**What the task requires:**
Show the lines below where "logo" occurs.

[Opening Data provided section]

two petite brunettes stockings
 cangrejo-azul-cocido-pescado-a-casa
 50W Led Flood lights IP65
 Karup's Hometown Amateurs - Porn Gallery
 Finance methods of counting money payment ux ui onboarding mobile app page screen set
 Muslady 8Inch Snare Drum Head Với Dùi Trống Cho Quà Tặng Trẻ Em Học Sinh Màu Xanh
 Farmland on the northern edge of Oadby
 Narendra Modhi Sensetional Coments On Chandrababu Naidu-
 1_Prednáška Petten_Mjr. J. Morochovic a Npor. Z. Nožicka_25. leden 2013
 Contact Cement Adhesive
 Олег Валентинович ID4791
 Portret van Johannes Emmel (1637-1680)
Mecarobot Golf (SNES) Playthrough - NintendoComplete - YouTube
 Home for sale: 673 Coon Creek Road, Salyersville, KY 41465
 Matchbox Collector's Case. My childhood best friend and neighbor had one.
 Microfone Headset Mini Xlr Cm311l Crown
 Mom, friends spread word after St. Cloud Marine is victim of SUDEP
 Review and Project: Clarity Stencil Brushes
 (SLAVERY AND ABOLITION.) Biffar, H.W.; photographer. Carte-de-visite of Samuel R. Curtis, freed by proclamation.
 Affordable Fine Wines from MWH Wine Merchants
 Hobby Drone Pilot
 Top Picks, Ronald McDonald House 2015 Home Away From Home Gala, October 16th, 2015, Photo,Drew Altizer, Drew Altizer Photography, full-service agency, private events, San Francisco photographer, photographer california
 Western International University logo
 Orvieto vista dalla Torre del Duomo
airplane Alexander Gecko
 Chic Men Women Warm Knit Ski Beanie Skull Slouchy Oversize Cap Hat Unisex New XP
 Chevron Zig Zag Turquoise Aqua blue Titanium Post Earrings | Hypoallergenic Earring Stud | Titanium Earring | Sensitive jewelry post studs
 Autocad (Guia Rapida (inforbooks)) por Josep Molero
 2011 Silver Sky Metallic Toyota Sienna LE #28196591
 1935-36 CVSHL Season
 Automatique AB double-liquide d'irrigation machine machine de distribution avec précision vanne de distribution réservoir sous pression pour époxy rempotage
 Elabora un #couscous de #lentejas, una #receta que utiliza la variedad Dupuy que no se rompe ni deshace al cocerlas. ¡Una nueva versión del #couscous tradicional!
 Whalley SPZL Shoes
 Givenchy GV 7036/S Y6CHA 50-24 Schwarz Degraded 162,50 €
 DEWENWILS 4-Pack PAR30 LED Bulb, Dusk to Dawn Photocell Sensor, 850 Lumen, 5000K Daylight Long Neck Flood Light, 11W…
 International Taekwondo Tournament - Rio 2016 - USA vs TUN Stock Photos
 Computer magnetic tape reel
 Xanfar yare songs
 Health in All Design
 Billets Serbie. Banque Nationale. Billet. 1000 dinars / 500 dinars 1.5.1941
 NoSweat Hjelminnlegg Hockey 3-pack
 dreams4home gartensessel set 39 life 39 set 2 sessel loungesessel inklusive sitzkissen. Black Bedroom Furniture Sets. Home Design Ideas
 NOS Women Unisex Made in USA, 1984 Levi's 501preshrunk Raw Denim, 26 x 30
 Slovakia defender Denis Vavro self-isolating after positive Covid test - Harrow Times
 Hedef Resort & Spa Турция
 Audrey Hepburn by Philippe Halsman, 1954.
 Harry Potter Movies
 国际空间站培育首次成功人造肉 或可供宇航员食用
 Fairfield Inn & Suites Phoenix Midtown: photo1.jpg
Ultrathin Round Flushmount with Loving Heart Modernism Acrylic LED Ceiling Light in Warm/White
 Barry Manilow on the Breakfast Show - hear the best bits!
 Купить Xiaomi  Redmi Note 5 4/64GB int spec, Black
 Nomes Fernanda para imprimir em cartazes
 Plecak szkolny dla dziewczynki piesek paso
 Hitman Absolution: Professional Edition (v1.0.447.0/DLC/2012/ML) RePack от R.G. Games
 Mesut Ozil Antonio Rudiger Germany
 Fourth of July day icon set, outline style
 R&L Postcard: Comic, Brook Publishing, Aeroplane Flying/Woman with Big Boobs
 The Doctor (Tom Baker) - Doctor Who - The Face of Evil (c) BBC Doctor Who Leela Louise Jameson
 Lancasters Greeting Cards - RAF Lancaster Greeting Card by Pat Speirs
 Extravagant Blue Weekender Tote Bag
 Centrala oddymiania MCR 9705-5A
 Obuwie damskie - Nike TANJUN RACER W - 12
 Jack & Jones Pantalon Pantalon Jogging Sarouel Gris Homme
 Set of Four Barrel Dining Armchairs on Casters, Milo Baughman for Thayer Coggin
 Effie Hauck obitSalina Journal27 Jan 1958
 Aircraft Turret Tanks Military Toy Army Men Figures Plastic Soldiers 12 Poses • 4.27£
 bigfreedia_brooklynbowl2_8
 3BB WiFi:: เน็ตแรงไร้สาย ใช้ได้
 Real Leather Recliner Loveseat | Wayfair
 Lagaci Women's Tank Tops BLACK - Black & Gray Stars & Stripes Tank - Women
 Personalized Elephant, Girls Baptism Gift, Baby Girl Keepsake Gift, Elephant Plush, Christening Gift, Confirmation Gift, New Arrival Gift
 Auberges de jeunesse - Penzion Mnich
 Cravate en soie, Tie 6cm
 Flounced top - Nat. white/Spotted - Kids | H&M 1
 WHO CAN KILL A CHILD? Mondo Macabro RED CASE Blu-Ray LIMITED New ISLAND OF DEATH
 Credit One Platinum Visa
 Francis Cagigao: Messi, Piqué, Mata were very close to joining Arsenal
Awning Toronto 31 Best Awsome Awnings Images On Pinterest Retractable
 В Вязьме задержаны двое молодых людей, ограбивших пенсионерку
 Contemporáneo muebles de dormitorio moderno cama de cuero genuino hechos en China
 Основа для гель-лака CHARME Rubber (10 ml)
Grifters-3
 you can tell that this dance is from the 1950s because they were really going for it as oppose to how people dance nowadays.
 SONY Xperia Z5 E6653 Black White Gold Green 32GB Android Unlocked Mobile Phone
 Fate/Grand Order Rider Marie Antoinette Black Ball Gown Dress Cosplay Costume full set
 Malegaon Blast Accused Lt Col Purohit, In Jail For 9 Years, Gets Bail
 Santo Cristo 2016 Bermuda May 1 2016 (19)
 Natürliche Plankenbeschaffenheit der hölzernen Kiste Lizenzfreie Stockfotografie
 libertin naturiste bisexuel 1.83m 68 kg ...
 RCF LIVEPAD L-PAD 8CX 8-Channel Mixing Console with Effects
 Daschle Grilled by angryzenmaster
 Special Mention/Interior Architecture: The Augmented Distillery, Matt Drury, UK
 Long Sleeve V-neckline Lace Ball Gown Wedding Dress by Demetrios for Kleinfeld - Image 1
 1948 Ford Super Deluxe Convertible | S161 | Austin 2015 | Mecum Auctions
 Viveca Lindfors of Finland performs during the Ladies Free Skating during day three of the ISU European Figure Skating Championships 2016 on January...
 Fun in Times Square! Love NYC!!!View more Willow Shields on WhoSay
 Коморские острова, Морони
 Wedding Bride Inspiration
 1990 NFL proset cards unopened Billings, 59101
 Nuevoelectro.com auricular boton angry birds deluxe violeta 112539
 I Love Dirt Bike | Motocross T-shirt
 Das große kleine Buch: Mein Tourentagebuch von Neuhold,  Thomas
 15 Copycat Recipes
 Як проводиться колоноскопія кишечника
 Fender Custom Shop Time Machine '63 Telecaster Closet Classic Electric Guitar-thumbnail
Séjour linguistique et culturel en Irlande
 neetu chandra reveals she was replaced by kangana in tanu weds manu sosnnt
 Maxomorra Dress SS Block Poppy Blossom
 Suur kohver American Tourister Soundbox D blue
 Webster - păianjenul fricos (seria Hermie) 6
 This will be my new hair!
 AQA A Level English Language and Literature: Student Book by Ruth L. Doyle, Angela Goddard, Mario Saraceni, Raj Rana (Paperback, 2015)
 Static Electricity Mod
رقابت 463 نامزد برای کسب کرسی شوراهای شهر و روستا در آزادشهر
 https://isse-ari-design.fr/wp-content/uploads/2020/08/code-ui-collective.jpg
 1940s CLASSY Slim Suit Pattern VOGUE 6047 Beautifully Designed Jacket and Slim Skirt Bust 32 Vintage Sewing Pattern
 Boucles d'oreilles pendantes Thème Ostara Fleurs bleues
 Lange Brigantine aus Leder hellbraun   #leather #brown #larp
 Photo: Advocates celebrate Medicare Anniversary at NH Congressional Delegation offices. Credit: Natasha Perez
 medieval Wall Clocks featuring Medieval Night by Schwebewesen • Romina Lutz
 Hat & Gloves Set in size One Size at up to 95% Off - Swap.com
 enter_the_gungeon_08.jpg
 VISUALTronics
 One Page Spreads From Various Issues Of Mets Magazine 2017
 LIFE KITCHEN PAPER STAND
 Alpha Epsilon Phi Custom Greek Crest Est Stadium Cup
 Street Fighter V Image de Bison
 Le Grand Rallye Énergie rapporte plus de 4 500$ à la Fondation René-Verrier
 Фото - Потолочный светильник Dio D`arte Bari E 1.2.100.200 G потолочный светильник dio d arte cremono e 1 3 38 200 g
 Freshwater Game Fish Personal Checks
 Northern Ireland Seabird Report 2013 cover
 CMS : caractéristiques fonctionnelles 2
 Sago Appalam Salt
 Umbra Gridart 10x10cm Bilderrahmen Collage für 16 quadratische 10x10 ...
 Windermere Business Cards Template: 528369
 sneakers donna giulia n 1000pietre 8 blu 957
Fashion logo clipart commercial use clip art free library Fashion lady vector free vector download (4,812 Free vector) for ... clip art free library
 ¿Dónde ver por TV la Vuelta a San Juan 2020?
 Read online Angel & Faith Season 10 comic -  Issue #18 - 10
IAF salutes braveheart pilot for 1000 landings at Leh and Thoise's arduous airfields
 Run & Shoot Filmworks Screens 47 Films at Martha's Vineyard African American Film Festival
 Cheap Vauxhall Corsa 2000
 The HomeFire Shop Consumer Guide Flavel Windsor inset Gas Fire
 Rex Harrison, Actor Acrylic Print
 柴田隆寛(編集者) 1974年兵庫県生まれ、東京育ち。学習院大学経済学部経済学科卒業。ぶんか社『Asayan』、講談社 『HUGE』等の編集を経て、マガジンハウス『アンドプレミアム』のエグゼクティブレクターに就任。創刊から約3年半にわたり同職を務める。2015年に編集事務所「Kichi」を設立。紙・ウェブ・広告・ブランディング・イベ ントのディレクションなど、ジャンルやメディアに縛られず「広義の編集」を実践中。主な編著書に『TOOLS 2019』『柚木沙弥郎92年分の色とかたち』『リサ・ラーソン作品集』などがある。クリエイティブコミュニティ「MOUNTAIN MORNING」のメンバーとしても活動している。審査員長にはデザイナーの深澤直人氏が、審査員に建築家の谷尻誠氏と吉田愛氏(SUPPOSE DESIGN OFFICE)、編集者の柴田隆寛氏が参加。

[Closing Data provided section]

**Answer box:**
 Western International University logo
Fashion logo clipart commercial use clip art free library Fashion lady vector free vector download (4,812 Free vector) for ... clip art free library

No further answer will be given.